Exercise requirements: Rewrite the rows below as a numbered list with blank lines removed, starting at the line with "Out of the items listed as" and going through the final row, both ends included.
╔══
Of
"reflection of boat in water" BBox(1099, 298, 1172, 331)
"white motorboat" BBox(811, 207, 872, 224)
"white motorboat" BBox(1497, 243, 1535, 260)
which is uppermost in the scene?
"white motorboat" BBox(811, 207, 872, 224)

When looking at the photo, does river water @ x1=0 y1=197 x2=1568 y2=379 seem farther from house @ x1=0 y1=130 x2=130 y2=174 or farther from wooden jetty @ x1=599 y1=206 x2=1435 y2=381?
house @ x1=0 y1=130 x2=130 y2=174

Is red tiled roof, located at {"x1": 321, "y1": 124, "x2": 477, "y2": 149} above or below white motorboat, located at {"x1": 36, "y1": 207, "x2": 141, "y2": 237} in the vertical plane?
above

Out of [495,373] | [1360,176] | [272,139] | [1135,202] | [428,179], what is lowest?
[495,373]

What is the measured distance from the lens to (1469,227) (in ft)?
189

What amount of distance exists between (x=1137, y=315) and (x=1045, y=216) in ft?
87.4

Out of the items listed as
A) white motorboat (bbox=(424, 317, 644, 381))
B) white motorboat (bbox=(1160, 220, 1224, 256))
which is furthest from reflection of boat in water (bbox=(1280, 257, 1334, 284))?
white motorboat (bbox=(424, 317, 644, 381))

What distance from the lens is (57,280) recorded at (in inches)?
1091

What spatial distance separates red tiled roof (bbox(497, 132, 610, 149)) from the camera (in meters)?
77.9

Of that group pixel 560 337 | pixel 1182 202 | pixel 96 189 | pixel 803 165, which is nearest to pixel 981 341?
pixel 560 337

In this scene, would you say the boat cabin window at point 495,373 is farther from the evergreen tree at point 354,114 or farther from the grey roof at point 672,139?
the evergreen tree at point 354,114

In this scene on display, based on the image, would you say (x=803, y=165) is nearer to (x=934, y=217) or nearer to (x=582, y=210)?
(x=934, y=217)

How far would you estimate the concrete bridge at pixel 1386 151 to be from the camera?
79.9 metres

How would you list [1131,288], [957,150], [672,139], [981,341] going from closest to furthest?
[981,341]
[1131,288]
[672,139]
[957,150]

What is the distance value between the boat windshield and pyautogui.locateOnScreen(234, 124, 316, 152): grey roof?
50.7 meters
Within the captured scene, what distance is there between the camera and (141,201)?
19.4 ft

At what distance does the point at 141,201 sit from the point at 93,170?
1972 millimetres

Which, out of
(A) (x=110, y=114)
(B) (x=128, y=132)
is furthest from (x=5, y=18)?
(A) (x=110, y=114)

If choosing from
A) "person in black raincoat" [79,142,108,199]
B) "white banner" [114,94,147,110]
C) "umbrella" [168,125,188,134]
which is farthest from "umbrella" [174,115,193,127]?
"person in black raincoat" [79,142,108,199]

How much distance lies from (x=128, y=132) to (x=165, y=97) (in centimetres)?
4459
╚══
Solution below:
1. Out of the items listed as
2. A) white motorboat (bbox=(424, 317, 644, 381))
3. B) white motorboat (bbox=(1160, 220, 1224, 256))
4. which is furthest from reflection of boat in water (bbox=(1280, 257, 1334, 284))?
5. white motorboat (bbox=(424, 317, 644, 381))
6. What distance from the lens is (57,280) recorded at (in inches)?
7. 1091
8. What spatial distance separates red tiled roof (bbox(497, 132, 610, 149)) from the camera (in meters)?
9. 77.9
10. Of that group pixel 560 337 | pixel 1182 202 | pixel 96 189 | pixel 803 165, which is nearest to pixel 981 341?
11. pixel 560 337
12. In this scene, would you say the boat cabin window at point 495,373 is farther from the evergreen tree at point 354,114 or farther from the grey roof at point 672,139?
13. the evergreen tree at point 354,114
14. In this scene on display, based on the image, would you say (x=803, y=165) is nearer to (x=934, y=217) or nearer to (x=582, y=210)?
15. (x=934, y=217)
16. How far would you estimate the concrete bridge at pixel 1386 151 to be from the camera?
17. 79.9 metres
18. How would you list [1131,288], [957,150], [672,139], [981,341] going from closest to furthest?
19. [981,341]
20. [1131,288]
21. [672,139]
22. [957,150]
23. What is the distance value between the boat windshield and pyautogui.locateOnScreen(234, 124, 316, 152): grey roof?
24. 50.7 meters
25. Within the captured scene, what distance is there between the camera and (141,201)?
26. 19.4 ft
27. At what distance does the point at 141,201 sit from the point at 93,170?
28. 1972 millimetres
29. Which, out of
30. (A) (x=110, y=114)
31. (B) (x=128, y=132)
32. is furthest from (x=5, y=18)?
33. (A) (x=110, y=114)
34. If choosing from
35. A) "person in black raincoat" [79,142,108,199]
36. B) "white banner" [114,94,147,110]
37. C) "umbrella" [168,125,188,134]
38. which is farthest from "umbrella" [174,115,193,127]?
39. "person in black raincoat" [79,142,108,199]
40. How much distance lies from (x=128, y=132) to (x=165, y=97) (in centimetres)?
41. 4459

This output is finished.